**Problem statement**
Pick up the essay on double standards among people in power in Ireland and keep writing it from its last sentence.

Shades of the Past

In 1654, John Selden noted that religious preachers would often suggest that their congregation should ‘do as I say, not as I do’.  As they preached about sacrifice, love and honesty, many of them were at the same time busy filling their pockets, grasping for power and serving their own personal interests. Is it any wonder that ordinary people turned away from the established religions (this was, after all, just after the time of the Reformation)? How could people trust those in power when they could see that those people judged others by one set of standards, but appeared to believe that the same standards did not apply to them?

Like so many people around Ireland, I’ve watched recent events around the Oireachtas Golf Society outing in Clifden, with a sad sense of déja vu. I thought that following the financial crisis we were reaching a stage when those in leadership positions were beginning to understand that they are a part of our community and not above it. I thought that days typified by things like the Galway Races tent were part of history. Sadly, while I am optimistic enough to have a growing faith in some of our senior politicians, it seems that there are still some in positions of power who just don’t get the fact that they are servants not masters.

And just in case anyone thinks I am judging one group more harshly than another, I would note that the exact same thoughts occurred to me as I watched politicians from other parties attending large funerals of political allies, while ordinary people couldn’t even attend the burial of close friends or family members.

Perhaps these people believe at some deep level that while the rules are important in general, they don’t really apply to them specifically. Perhaps they think that their power and influence moves them above the rest of society: they know how things work; they have important things to do; and they know that they aren’t the kinds of people who have to comply with all of the bothersome small regulations intended for everyone else. To paraphrase Edward Wigglesworth from as far back as 1885, there are some people who judge themselves based on whether they believe they are doing something wrong, but judge others based on what they actually do. It certainly does appear that there are still too many within positions of power in Ireland who fit that description.

**Data**
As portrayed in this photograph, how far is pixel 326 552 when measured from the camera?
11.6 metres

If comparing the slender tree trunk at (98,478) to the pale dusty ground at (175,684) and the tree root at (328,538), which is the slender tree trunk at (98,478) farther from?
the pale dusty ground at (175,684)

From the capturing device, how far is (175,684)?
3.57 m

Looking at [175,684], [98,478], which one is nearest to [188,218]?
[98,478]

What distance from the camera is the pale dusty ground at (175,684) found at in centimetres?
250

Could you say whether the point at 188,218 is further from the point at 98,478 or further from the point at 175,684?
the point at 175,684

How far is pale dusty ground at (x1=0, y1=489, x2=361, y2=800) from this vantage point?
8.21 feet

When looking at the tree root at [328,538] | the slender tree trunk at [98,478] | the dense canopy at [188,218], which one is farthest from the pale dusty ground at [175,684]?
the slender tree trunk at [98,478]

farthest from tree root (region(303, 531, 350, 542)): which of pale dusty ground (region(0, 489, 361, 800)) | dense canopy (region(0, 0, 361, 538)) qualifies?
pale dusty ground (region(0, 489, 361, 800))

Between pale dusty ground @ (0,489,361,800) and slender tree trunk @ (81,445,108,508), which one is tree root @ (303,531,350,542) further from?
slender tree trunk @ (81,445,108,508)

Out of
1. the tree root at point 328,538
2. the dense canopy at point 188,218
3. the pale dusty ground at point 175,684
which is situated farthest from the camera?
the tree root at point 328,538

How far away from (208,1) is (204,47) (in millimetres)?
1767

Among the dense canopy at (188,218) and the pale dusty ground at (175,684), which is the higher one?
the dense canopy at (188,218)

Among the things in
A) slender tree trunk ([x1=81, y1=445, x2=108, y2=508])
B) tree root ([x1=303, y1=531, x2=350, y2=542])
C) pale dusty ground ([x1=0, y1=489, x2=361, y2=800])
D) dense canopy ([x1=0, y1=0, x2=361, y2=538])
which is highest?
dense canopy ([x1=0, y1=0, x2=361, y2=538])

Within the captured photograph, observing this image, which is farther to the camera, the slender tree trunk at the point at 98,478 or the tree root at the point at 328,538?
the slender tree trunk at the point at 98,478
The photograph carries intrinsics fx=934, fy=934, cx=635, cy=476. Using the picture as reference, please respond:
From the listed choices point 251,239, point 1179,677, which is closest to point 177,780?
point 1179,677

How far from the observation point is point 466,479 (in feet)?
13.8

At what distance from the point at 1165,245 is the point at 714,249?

**Response to the task**
I am not alone in feeling let down by recent behaviour. When people hear us saying one thing but then see us doing the opposite, what is the likely human reaction? It is to feel let down at best; and manipulated at worst. Over the last 6 months we have been told of the need for every person in Ireland to shoulder their responsibility and make the sacrifices needed to help get us through this COVID period. I have been willing to do this, as has my family. Relatives, friends and colleagues have lost jobs, lost money and in some cases lost their own family members. Through the early months of the pandemic I believed that we were truly all in this together regardless of who we were and what we did, and I was willing to do what was asked of me. There was a level of trust that was built up because I saw that the same rules applied to all. Unfortunately, those individuals involved in recent activities, as well as earlier breaches, have broken that trust.

Unless we learn as individuals and as a country that it is our actions not our words that matter, we will never build a society based on trust. Words might inspire me, but it is only behaviour that will win my trust.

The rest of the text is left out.